## Problem statement
Could you copy the data that follows exactly as written, but drop the pictures?

## Material for this task
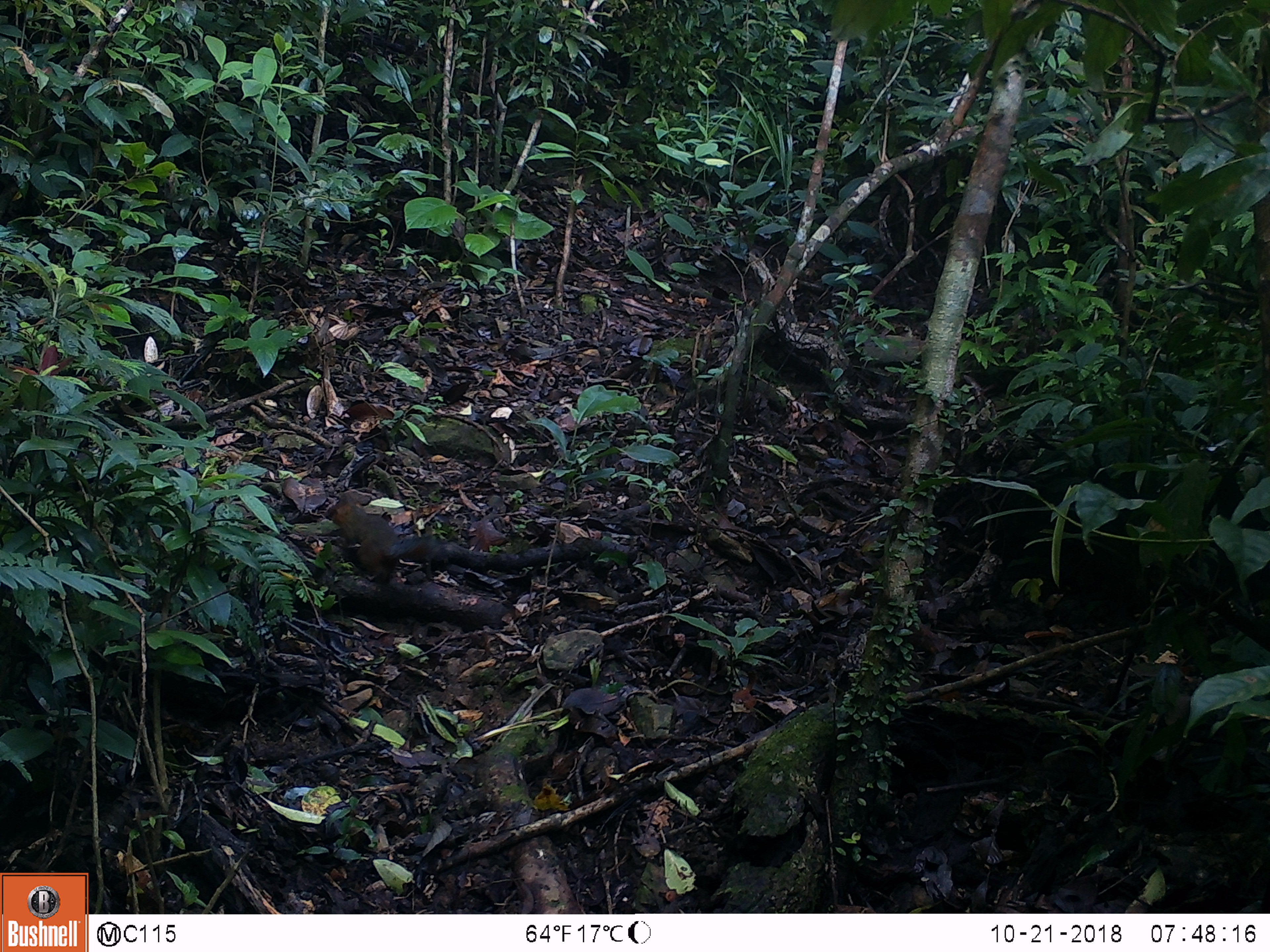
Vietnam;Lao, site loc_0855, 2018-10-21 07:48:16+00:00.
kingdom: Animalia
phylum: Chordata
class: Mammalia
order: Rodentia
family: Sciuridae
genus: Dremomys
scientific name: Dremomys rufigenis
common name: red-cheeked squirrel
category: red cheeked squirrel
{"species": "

## Solved exercise
Vietnam;Lao, site loc_0855, 2018-10-21 07:48:16+00:00.
kingdom: Animalia
phylum: Chordata
class: Mammalia
order: Rodentia
family: Sciuridae
genus: Dremomys
scientific name: Dremomys rufigenis
common name: red-cheeked squirrel
category: red cheeked squirrel
{"species": "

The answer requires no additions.